We wanted it to be like the San Francisco we remembered and first fell in love with - a puddle of light that led you to a doorway you'd never noticed before.

We schemed for a long time. Would it be a garage with a roll-up door? Would it be a tent that we could set up in a vacant lot and then roll up and disappear with if we attracted too much attention? A tech entrepreneur offered us free warehouse space as long as he could use whatever we built for orgies during the off hours. We declined. It sounded sticky.

The simple act of looking for something means that strangers begin to offer you things, even if the thing they are offering you is not what you are looking for. In their secret hearts, people love puzzles, and will go to great lengths to find solutions. In this story: we met someone.

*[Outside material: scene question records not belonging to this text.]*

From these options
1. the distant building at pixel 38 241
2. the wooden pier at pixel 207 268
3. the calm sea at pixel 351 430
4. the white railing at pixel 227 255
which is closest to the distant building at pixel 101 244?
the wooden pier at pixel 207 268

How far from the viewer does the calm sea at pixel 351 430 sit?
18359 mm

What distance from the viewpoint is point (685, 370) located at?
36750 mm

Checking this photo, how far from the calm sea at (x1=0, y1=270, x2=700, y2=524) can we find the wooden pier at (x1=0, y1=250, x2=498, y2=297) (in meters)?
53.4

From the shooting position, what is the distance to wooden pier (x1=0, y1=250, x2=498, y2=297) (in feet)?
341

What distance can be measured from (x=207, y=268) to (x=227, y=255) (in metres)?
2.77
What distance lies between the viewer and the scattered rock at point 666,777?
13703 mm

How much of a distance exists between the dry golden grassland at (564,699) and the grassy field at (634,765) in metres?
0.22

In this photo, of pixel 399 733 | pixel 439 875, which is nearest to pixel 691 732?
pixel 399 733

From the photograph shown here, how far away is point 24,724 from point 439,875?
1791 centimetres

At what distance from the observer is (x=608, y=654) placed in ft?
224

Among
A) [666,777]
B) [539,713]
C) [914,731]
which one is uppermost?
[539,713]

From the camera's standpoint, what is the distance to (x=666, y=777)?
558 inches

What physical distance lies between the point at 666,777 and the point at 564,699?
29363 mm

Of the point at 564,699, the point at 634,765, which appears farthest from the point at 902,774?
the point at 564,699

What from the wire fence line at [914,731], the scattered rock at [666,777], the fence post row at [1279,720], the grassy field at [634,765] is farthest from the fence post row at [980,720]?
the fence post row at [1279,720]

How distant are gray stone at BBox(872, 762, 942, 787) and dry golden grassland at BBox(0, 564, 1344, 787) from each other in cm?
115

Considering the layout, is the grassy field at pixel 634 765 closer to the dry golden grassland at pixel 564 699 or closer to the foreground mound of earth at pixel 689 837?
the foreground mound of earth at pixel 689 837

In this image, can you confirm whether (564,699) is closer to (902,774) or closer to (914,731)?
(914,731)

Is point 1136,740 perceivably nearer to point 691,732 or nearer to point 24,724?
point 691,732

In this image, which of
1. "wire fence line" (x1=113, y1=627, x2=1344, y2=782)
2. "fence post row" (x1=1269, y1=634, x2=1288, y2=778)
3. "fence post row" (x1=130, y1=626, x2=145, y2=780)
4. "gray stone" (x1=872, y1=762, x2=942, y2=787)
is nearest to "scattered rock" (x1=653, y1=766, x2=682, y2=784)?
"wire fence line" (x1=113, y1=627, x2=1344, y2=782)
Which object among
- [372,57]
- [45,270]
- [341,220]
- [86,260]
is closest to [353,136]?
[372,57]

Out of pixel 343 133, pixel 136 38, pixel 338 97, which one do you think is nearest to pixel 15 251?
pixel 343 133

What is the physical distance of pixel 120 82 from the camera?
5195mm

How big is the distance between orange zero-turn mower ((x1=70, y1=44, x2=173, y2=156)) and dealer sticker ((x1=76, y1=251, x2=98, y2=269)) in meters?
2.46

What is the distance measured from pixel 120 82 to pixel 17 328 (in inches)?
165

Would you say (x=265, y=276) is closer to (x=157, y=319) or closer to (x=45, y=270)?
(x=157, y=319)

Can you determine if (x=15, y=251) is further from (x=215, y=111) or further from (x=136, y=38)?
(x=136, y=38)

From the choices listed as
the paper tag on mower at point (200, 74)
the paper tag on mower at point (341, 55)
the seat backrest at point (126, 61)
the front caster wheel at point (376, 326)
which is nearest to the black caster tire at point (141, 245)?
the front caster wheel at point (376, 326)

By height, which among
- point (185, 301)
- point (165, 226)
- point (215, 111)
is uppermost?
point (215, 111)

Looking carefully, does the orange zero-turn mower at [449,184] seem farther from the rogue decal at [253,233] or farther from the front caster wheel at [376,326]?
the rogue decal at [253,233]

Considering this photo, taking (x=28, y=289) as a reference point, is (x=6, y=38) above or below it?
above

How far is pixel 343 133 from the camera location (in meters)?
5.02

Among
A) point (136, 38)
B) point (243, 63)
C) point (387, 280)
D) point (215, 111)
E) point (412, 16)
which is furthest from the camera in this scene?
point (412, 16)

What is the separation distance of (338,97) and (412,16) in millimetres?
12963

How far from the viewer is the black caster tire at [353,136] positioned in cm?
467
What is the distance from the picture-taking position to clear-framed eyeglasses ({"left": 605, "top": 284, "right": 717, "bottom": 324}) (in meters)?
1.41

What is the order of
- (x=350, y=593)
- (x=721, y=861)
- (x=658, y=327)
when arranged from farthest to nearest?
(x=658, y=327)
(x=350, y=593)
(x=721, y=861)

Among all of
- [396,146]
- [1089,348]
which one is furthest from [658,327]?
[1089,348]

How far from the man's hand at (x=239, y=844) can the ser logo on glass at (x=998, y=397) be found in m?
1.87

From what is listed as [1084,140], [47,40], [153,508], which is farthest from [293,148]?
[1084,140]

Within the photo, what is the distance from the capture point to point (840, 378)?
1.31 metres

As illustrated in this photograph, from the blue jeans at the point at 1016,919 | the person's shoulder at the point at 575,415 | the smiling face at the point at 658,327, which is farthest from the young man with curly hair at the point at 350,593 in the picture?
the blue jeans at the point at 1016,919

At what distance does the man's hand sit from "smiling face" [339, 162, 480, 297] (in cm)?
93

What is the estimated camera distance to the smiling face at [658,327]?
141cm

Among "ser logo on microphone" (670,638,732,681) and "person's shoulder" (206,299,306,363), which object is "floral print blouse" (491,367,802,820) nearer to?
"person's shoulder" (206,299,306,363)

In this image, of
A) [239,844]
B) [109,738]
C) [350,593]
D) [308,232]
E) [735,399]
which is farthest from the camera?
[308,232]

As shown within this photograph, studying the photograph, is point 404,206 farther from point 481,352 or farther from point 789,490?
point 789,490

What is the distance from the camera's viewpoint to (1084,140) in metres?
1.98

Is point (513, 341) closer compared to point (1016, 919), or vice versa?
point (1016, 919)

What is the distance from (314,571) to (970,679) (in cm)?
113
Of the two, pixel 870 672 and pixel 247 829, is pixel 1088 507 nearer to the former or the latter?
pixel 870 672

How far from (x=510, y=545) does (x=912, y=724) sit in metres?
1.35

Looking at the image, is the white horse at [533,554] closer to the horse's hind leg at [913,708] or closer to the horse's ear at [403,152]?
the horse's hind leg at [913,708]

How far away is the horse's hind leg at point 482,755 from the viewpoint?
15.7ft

She had a key to a four-story hotel, she said. The hotel had a solid fourth floor and ground floor, with two rotted floors in between.

It was a ghost in the middle of a crowded city - remaining only because the governor had just eliminated every redevelopment agency in California, and it takes cash and governance to knock down something that large. At the moment, no one had either.

The project became something else - an exploration of where you're not supposed to be and who you are when you get there.

For two nights, guests gathered in a public plaza nearby and were brought, secretly, to an exhibition of photographs taken of other people who had arrived there, secretly.

The police came. They seemed more amused than anything else. We were also fortunate that they left before the stairwell broke.